First stop … county jail.

“When I went there, there was a volunteer, he was a preacher,” said Fisher. “I couldn’t tell you who he was today, but he called me for a visit and so I went … He basically told me the Gospel and at the end of that, he asked me to go back and read 2 Chronicles 33.”

Finding himself in God’s Word

After the preacher left. “I immediately went back to my cell and began to read it,” recalls Fisher. “and when I read, I saw me.”

It was the story of Manasseh, king of Judah.

“Manasseh did those things that were an abomination to God and then listed those things,” said Fisher of the story. “I thought about all the times my family members, some friends who knew of my addiction said I need to change, [in essence] be like Manasseh, but I wasn’t hearing that [at the time]. So I ended up committing this crime and I found myself in jail, like Manasseh.”

“And it [the Biblical story] went on to say, he humbled himself and prayed unto the Lord,” said Fisher.

Humbling himself in the sight of the Lord

“[Murder] is one crime you can’t give back, can’t pay restitution for, it doesn’t work, you can’t give a life back,” said Fisher as he held back tears. “So, I told God I give my life to Him.”

Fisher began to read the Bible and people started noticing.

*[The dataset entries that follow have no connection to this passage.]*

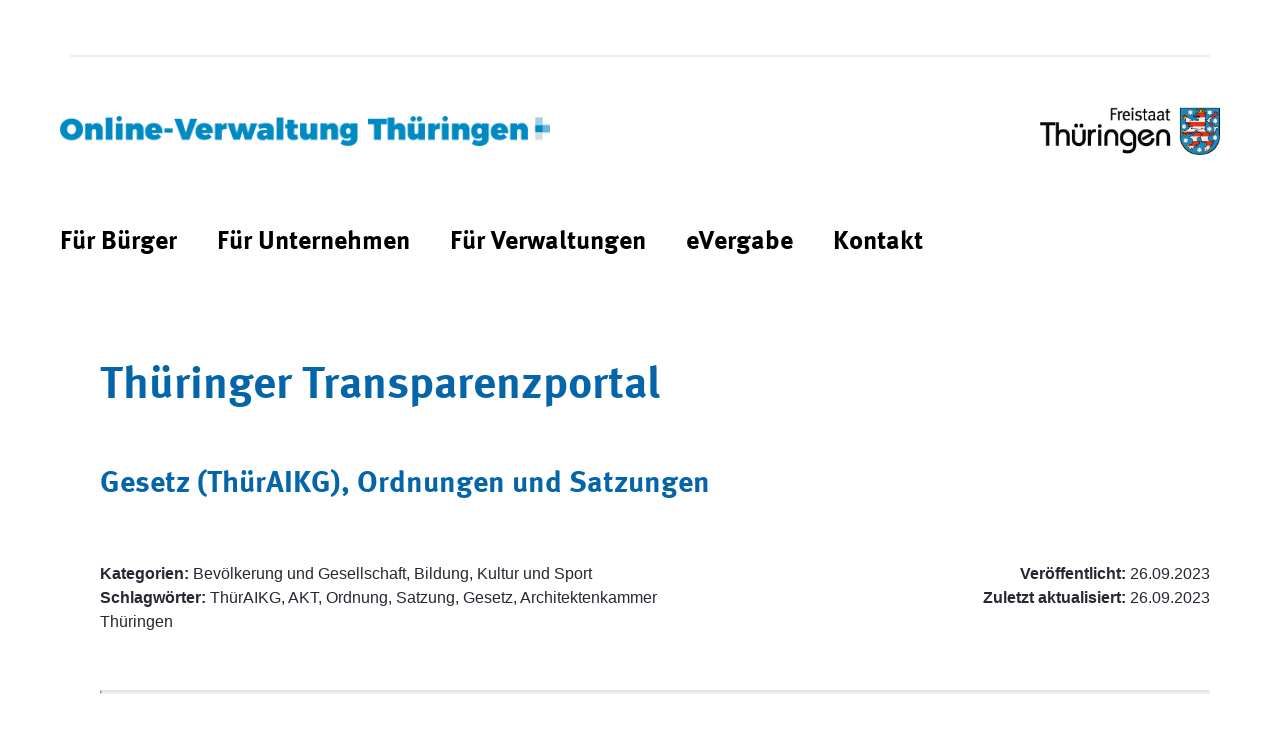

--- FILE ---
content_type: text/javascript;charset=UTF-8
request_url: https://verwaltung.thueringen.de/o/frontend-js-web/liferay/available_languages.jsp?browserId=chrome&themeId=tlrztheme_WAR_tlrztheme&colorSchemeId=01&minifierType=js&languageId=de_DE&b=7303&t=1768795696024
body_size: 1042
content:
/*1593556378000*/
AUI.add("portal-available-languages",function(A){var available={};var direction={};available["de_DE"]="Deutsch (Deutschland)";direction["de_DE"]="ltr";available["zh_CN"]="Chinesisch (China)";direction["zh_CN"]="ltr";available["es_ES"]="Spanisch (Spanien)";direction["es_ES"]="ltr";available["ja_JP"]="Japanisch (Japan)";direction["ja_JP"]="ltr";available["nl_NL"]="Niederl\u00e4ndisch (Niederlande)";direction["nl_NL"]="ltr";available["hu_HU"]="Ungarisch (Ungarn)";direction["hu_HU"]="ltr";available["pt_BR"]=
"Portugiesisch (Brasilien)";direction["pt_BR"]="ltr";available["iw_IL"]="Hebr\u00e4isch (Israel)";direction["iw_IL"]="rtl";available["fi_FI"]="Finnisch (Finnland)";direction["fi_FI"]="ltr";available["ca_ES"]="Katalanisch (Spanien)";direction["ca_ES"]="ltr";available["fr_FR"]="Franz\u00f6sisch (Frankreich)";direction["fr_FR"]="ltr";available["en_US"]="Englisch (Vereinigte Staaten von Amerika)";direction["en_US"]="ltr";Liferay.Language.available=available;Liferay.Language.direction=direction},"",{requires:[]});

“While I was in county jail the men around me always saw me reading my Bible and praying, so some would come up to me and say ‘pray for me, I’m going to court.’ I knew very little about the Bible, but what I did know I would share, and God kept bringing people into my life.

Fisher found that the more he was reading the Bible and sharing with those around him, the more God would give him to share.

“I believe this was part of the healing God was doing in me. Because after taking a life, I felt worthless, I felt actually like one of the most worthless human beings on Earth. But, I believe that God began to work as he does in broken people, and it went from there and so from that time in the county jail he began to bring people into my life.”

Fisher served as an assistant to the chaplain in the facilities he’d be transferred to throughout the state of Michigan over the next 30 years. He continued to pour into his fellow inmates, and he continued to have faithful Christian friends and volunteers pour into him and encourage him along the way.

Equipped to build and renew

Then, in 2021, while at Lapeer Correctional Facility, Fisher saw the opportunity to apply to be part of the seventh cohort of the Calvin Prison Initiative program. He saw this as another way God would equip him to help others better, to help him continue to go beyond and to help others go beyond just surviving or living for physical freedom someday.

“Unfortunately, for some prisoners, freedom is the ultimate end game. ‘I’m free, I’m out of prison,’” said Fisher. “But when you continue to read about Manasseh’s life, you see he became a positive asset within his community. He tore down the idols that he had built to false gods, and he built up the temple to the true God, and he taught others to—that’s what Calvin is, it’s a gift that God has given me so I can be a construction worker in here and God-willing after my release from prison.”

Fisher, like Manasseh, is working as an agent of renewal.

“CPI gives me the academic knowledge to go along with the spiritual knowledge of God. It’s helping me to better understand the gospel that I preach, that I share. It gives me a stronger foundation to be able to reach more people,” said Fisher. “Some people might not quite understand the Bible or might not be ready to receive it, but if you have a broader base for conveying the Word of God to people and if you understand it better, you can share it with more people effectively. I believe that’s what CPI is sharing with me. It enables me to answer questions that someone who is not a Christian might ask. But all of those things [CPI classes, concepts taught] are building materials, tools so you can help people better understand the gospel. Why? Because it helps me better understand the gospel.”

“Regardless of where I am, I want to be a construction worker in the Kingdom of God, building on the foundation of Jesus Christ,” said Fisher.

And it all started with an act of submission in the Fall of 1987.

“That cry—God heard it, and he answered it.”

And that decision is now impacting countless others.